* Start RECORDED INFORMATION *

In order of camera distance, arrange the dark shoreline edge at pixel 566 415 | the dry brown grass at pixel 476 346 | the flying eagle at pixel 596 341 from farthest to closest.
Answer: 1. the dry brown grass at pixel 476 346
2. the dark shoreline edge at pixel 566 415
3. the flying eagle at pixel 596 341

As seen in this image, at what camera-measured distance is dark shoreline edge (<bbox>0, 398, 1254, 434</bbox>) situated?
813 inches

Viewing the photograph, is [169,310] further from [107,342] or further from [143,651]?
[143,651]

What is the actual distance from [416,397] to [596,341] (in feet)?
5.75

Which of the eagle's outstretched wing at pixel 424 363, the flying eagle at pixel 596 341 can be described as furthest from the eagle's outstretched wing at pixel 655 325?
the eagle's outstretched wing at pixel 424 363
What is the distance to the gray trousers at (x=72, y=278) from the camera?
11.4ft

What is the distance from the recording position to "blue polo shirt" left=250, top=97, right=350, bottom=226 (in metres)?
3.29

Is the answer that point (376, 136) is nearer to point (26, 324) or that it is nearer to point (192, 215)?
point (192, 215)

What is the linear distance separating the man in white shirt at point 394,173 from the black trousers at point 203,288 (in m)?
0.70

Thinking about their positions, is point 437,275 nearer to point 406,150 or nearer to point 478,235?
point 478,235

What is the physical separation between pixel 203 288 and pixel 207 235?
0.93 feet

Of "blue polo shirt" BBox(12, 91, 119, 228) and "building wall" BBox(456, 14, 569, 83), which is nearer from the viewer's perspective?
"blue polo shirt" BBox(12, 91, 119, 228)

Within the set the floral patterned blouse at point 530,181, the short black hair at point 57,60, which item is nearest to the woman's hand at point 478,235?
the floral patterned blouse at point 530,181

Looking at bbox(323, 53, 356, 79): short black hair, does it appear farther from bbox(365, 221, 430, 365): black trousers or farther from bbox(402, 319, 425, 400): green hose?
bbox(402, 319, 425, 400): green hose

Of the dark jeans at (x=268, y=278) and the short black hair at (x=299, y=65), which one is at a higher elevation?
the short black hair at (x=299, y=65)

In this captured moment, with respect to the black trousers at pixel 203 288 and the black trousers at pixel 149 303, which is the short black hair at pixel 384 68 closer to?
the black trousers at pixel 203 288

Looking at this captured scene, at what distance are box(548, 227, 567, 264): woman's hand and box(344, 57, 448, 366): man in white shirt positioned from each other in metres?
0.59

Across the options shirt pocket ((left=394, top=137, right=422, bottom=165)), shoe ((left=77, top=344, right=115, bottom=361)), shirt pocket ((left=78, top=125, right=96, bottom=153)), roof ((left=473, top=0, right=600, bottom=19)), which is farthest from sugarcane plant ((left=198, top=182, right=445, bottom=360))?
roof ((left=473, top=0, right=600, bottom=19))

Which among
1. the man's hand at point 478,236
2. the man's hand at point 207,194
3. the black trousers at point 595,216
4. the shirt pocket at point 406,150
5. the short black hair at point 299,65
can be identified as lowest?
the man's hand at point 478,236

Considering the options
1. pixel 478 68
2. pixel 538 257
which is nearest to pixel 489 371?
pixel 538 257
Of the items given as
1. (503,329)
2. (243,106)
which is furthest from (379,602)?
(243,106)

* End RECORDED INFORMATION *

## [DO THIS]
Lay out each line of the records, from the line containing "Considering the options" through the end of the records, as a numbered list, leaving out any blank lines.

## [RESPONSE TO THE EXERCISE]
1. Considering the options
2. 1. pixel 478 68
3. 2. pixel 538 257
4. which is nearest to pixel 489 371?
5. pixel 538 257
6. Of the items given as
7. 1. (503,329)
8. 2. (243,106)
9. which is furthest from (379,602)?
10. (243,106)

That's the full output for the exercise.